Conference Proceeding

Publication Date

10-2010

Abstract

Most academic libraries provide instant messaging services to their users. For this research project, the authors wanted to discover what occurs during synchronous virtual reference interviews at Iowa State University library. In order to asses the totality of synchronous virtual reference service, the researchers implemented a qualitative, holistic approach that generates a theory about what happens during these interviews. Grounded theory formed the philosophical framework for this qualitative assessment. Classical grounded theory minimizes preconceptions, does not start with a research problem, and does not recommend a literature review before starting a project. Additionally, synchronous learning is a topic of interest in educational research. Analyzing the primary documents, in this case the IM transcripts, involved coding the text. The patterns that developed from these codes became axial or code families. From the code families emerged networks.
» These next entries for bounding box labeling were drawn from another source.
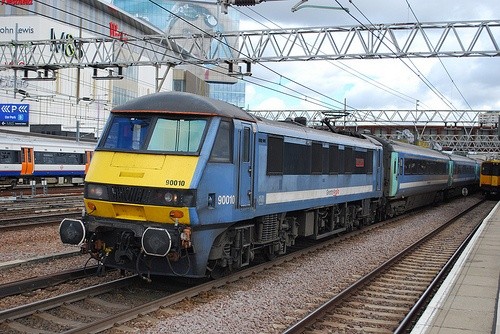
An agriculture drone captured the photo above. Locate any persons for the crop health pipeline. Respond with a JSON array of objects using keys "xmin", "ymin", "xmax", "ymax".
[{"xmin": 163, "ymin": 2, "xmax": 240, "ymax": 86}]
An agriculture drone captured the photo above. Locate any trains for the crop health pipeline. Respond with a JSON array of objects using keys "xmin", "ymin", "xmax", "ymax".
[
  {"xmin": 0, "ymin": 129, "xmax": 102, "ymax": 189},
  {"xmin": 58, "ymin": 90, "xmax": 482, "ymax": 280},
  {"xmin": 480, "ymin": 159, "xmax": 500, "ymax": 200}
]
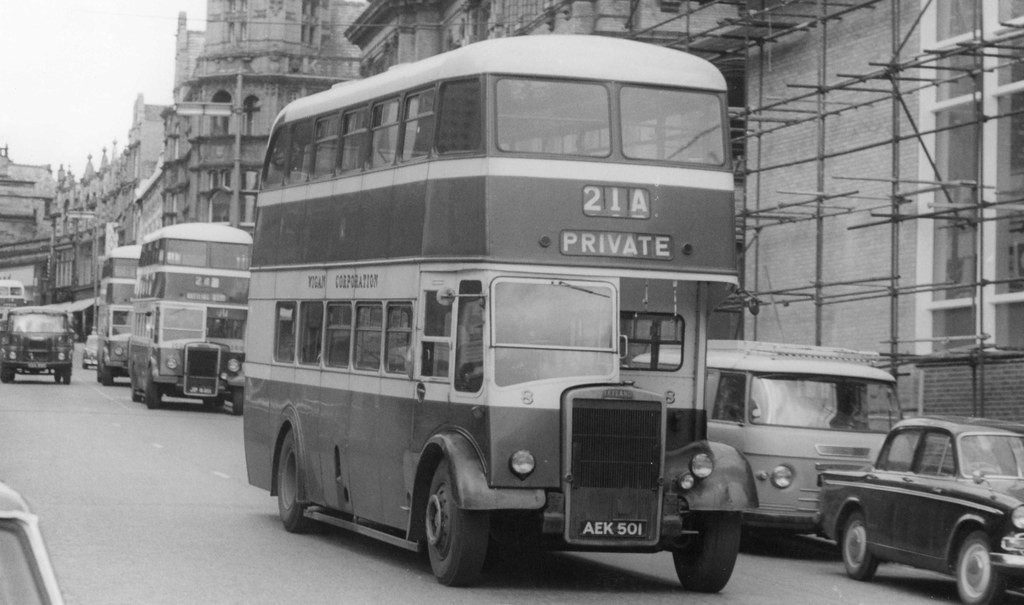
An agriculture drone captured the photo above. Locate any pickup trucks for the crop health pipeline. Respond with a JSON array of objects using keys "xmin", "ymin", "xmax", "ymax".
[{"xmin": 816, "ymin": 415, "xmax": 1024, "ymax": 603}]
Three networks emerged: titled teaching and learning; community awareness; and service quality.

This assessment illustrated that reference services provided essential community mapping and teaching and learning opportunities for users. This research defined community mapping as the service librarians provide during the synchronous virtual reference transaction that point users to a place, a service point, or virtual marker either within or without the library. This service builds users awareness of their surrounding community. Synchronous virtual reference increases users’ ability to access and assess research materials, and builds users knowledge of their campus community. Synchronous virtual reference illustrates the library central role in supporting the teaching and learning experiences of users and in complementing the mission of research institutions.

Comments

Published in Proceedings of the 2010 Library Assessment Conference: Building Effective, Sustainable, Practical Assessment, October 24–27, 2010, Baltimore, MD, by the Association of Research Libraries.